:: Records for processing ::
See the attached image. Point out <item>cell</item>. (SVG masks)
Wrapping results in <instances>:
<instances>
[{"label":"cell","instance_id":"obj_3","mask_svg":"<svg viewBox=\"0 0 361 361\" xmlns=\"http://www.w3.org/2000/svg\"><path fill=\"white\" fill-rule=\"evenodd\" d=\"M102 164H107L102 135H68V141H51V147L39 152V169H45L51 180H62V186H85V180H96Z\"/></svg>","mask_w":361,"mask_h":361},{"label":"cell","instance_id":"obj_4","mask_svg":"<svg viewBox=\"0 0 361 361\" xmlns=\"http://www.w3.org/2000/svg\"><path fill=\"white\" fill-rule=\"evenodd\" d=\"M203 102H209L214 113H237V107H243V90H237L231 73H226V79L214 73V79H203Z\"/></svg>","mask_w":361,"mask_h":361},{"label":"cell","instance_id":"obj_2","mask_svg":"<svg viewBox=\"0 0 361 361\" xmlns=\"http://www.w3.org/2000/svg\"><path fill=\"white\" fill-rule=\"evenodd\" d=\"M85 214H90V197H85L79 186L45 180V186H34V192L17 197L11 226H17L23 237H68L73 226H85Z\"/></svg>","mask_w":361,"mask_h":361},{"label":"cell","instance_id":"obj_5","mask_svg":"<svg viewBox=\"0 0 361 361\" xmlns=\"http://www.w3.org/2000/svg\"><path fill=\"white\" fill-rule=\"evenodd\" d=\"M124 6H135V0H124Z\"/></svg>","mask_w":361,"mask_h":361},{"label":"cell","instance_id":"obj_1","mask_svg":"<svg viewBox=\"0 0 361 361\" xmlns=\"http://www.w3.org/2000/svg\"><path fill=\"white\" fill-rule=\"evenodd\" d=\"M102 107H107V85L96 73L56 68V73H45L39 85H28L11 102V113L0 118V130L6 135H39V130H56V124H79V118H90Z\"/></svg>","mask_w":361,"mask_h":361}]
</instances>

:: Request ::
Rewrite the rows above so that "Point out" becomes "Highlight", leaving every other character unchanged.

:: Problem solution ::
See the attached image. Highlight <item>cell</item>. (SVG masks)
Wrapping results in <instances>:
<instances>
[{"label":"cell","instance_id":"obj_3","mask_svg":"<svg viewBox=\"0 0 361 361\" xmlns=\"http://www.w3.org/2000/svg\"><path fill=\"white\" fill-rule=\"evenodd\" d=\"M102 164H107L102 135H68V141H51V147L39 152V169H45L51 180H62V186H85V180H96Z\"/></svg>","mask_w":361,"mask_h":361},{"label":"cell","instance_id":"obj_4","mask_svg":"<svg viewBox=\"0 0 361 361\" xmlns=\"http://www.w3.org/2000/svg\"><path fill=\"white\" fill-rule=\"evenodd\" d=\"M203 102H209L214 113H237V107H243V90H237L231 73H226V79L214 73V79H203Z\"/></svg>","mask_w":361,"mask_h":361},{"label":"cell","instance_id":"obj_2","mask_svg":"<svg viewBox=\"0 0 361 361\" xmlns=\"http://www.w3.org/2000/svg\"><path fill=\"white\" fill-rule=\"evenodd\" d=\"M85 214H90V197H85L79 186L45 180V186H34V192L17 197L11 226H17L23 237H68L73 226H85Z\"/></svg>","mask_w":361,"mask_h":361},{"label":"cell","instance_id":"obj_5","mask_svg":"<svg viewBox=\"0 0 361 361\" xmlns=\"http://www.w3.org/2000/svg\"><path fill=\"white\" fill-rule=\"evenodd\" d=\"M124 6H135V0H124Z\"/></svg>","mask_w":361,"mask_h":361},{"label":"cell","instance_id":"obj_1","mask_svg":"<svg viewBox=\"0 0 361 361\" xmlns=\"http://www.w3.org/2000/svg\"><path fill=\"white\" fill-rule=\"evenodd\" d=\"M102 107H107V85L96 73L56 68V73H45L39 85H28L11 102V113L0 118V130L6 135H39V130H56V124H79V118H90Z\"/></svg>","mask_w":361,"mask_h":361}]
</instances>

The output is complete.